MATERIAL SUPPLIED >>

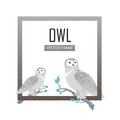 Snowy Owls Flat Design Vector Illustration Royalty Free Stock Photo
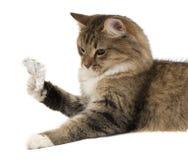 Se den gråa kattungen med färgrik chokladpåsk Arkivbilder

...

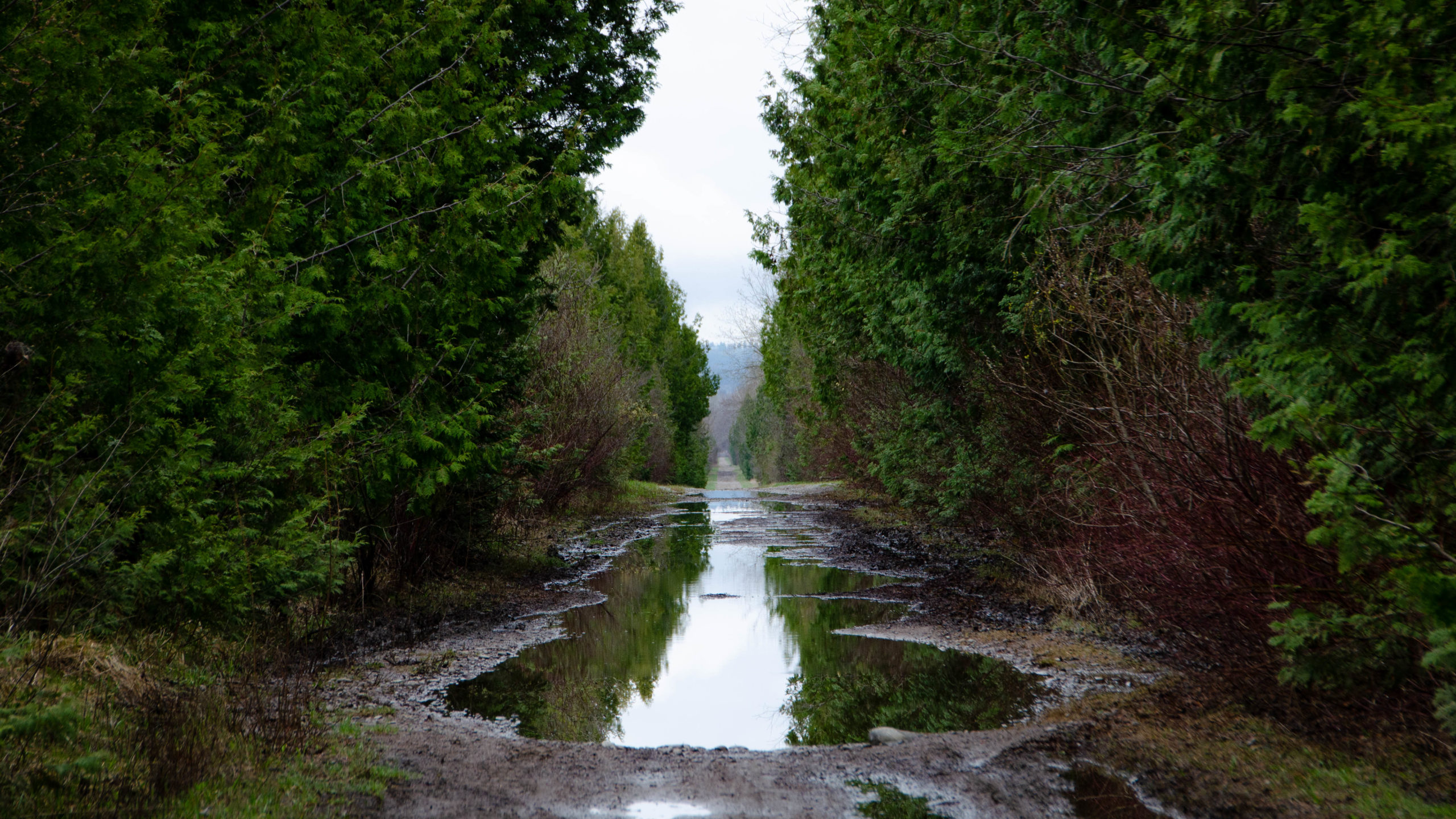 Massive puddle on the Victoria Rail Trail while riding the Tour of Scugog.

---

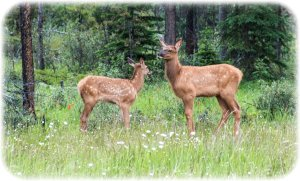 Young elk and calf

WHAT IS REQUIRED >> What is needed is an exact copy of only the lines above from the one with "Snowy Owls Flat" to the one with "Se den gråa", both kept, with every picture left out.

WORKED SOLUTION >>
 Snowy Owls Flat Design Vector Illustration Royalty Free Stock Photo
 Se den gråa kattungen med färgrik chokladpåsk Arkivbilder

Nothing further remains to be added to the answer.